| THE PROBLEM |
Give back the listing in full and exactly, leaving out the images.

| DATA UNDER STUDY |
%%
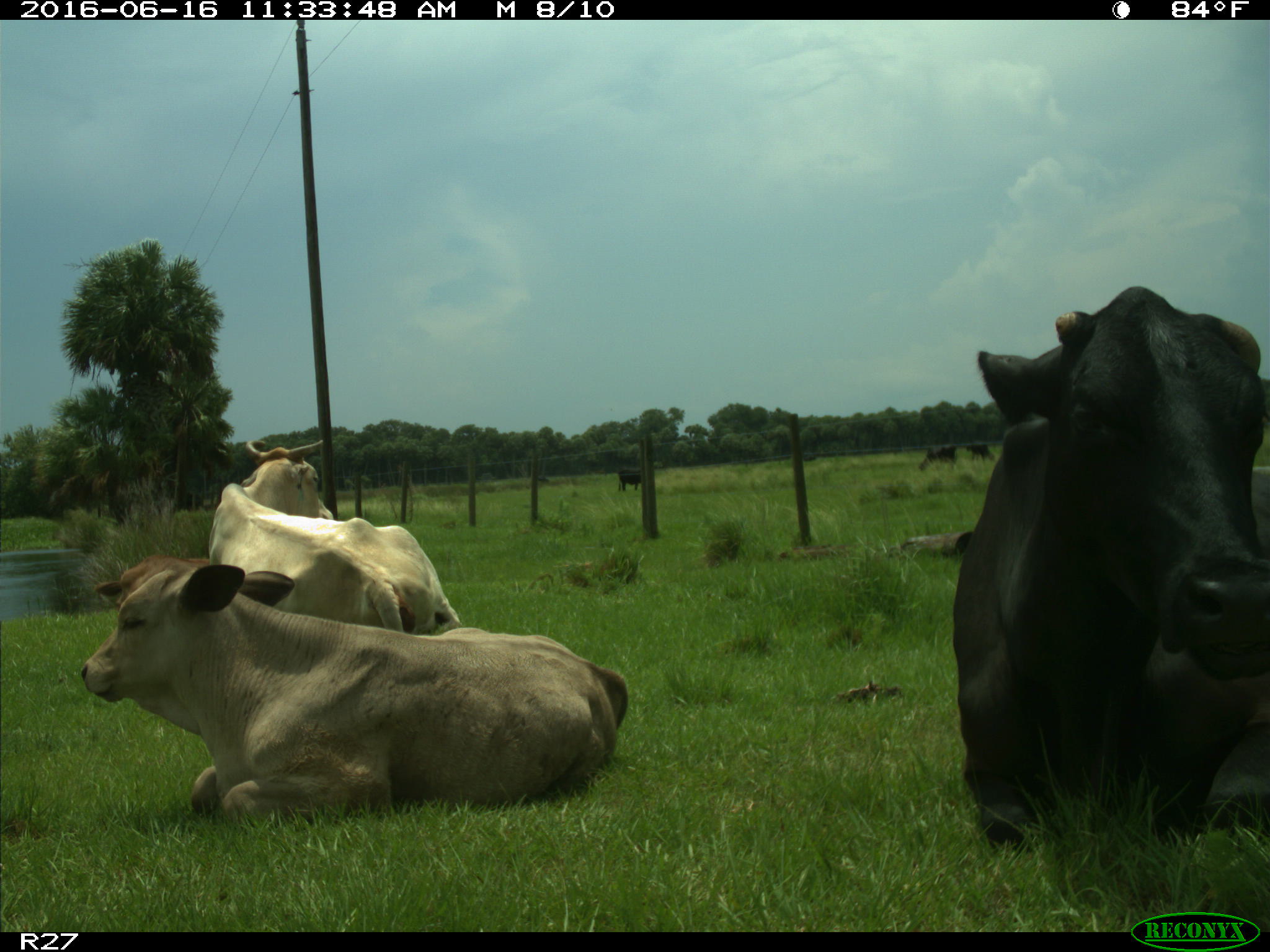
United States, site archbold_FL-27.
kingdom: Animalia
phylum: Chordata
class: Mammalia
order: Artiodactyla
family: Bovidae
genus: Bos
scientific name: Bos taurus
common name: domestic cow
Bos taurus (domestic cow).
%%
| RESPONSE AREA |
United States, site archbold_FL-27.
kingdom: Animalia
phylum: Chordata
class: Mammalia
order: Artiodactyla
family: Bovidae
genus: Bos
scientific name: Bos taurus
common name: domestic cow
Bos taurus (domestic cow).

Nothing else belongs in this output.